According to Investopedia, a contract for differences (CFD) is a contract between a buyer and a seller that stipulates that the buyer must pay the seller the difference between the current value of an asset and its value at contract time. CFDs allow traders and investors an opportunity to profit from price movement without owning the underlying assets. The value of a CFD does not consider the asset’s underlying value, only the price change between the trade entry and exit.

How is this relevant for Elphinstone? In theory, we could accept deposits from clients in Pakistani rupees in a bank account in Pakistan, and separately buy stocks, bonds, or ETFs in the United States using US dollars, locking in the exchange rate and the price at which such investments were purchased, and then allowing clients to withdraw money back in Pakistan rupees using only the difference in the price of both the investment and the exchange rate.
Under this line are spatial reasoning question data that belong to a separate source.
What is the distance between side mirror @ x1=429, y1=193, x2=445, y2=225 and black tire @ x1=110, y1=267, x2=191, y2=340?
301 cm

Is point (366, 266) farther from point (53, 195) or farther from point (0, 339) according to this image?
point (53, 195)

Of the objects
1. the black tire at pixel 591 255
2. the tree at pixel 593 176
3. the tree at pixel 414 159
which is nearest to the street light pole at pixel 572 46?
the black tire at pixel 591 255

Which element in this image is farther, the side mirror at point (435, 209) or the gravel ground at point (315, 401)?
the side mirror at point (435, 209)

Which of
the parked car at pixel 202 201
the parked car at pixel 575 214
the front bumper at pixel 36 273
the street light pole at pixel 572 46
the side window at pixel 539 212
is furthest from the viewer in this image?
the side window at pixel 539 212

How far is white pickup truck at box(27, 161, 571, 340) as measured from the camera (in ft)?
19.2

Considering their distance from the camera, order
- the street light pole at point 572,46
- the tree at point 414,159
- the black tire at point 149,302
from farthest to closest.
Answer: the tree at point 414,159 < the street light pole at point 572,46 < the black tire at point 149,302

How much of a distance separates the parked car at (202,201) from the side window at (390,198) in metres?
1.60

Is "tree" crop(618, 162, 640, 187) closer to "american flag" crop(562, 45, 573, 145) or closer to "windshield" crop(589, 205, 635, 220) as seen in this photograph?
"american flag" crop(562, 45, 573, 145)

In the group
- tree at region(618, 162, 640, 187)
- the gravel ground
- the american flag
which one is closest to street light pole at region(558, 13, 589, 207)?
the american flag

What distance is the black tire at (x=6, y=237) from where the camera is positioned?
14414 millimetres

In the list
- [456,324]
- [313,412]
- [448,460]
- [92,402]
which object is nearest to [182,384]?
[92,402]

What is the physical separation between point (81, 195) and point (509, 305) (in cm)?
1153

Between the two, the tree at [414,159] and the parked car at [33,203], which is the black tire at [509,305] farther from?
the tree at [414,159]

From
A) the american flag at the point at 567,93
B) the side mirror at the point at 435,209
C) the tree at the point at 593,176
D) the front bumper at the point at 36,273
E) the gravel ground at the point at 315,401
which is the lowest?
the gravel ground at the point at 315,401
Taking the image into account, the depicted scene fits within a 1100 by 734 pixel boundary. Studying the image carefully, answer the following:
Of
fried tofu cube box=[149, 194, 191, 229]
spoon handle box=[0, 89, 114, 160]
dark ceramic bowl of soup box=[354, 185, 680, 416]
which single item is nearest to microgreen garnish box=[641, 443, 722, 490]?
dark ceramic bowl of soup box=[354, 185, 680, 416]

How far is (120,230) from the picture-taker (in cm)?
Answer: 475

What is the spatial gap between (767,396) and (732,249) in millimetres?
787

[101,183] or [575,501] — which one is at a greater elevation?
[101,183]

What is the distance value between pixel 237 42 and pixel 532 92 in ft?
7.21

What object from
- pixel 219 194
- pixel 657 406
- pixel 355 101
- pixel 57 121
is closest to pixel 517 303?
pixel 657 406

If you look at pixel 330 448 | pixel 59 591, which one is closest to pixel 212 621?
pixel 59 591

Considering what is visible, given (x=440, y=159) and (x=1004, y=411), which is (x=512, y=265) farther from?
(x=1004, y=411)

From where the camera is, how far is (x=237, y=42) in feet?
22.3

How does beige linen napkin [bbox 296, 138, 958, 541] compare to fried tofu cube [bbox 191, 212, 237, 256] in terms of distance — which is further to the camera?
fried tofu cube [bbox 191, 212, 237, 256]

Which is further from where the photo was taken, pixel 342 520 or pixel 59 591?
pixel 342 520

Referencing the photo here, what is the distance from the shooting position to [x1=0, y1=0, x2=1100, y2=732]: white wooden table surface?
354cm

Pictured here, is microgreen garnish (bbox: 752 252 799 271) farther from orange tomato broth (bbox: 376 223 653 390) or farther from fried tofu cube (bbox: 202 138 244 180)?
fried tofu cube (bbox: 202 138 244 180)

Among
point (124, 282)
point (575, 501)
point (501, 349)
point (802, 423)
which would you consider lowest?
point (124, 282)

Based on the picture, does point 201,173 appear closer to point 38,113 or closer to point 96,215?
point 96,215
This would allow us to serve clients who only have Pakistani rupees and no US dollar assets. It would potentially be allowed under US regulations, though the stance of Pakistani regulators on this is unclear, but unlikely to be favourable.

Even if we assume that Pakistani regulators would allow such transactions, we would not want to undertake such transactions for one very simple reason: any CFD clients would not directly own their investments, and not be the clients of a FINRA-regulated broker-dealer, and therefore have no protections to their investment account in the form of SIPC insurance.

If we or our broker partner ever went out of business, there would be no recourse and no protection for our client’s money. That is precisely the kind of financial third-class citizenship that we believe Pakistanis do not deserve. We want to offer our clients services with the fullest protection of US law. That rules out CFDs as a product we would ever offer.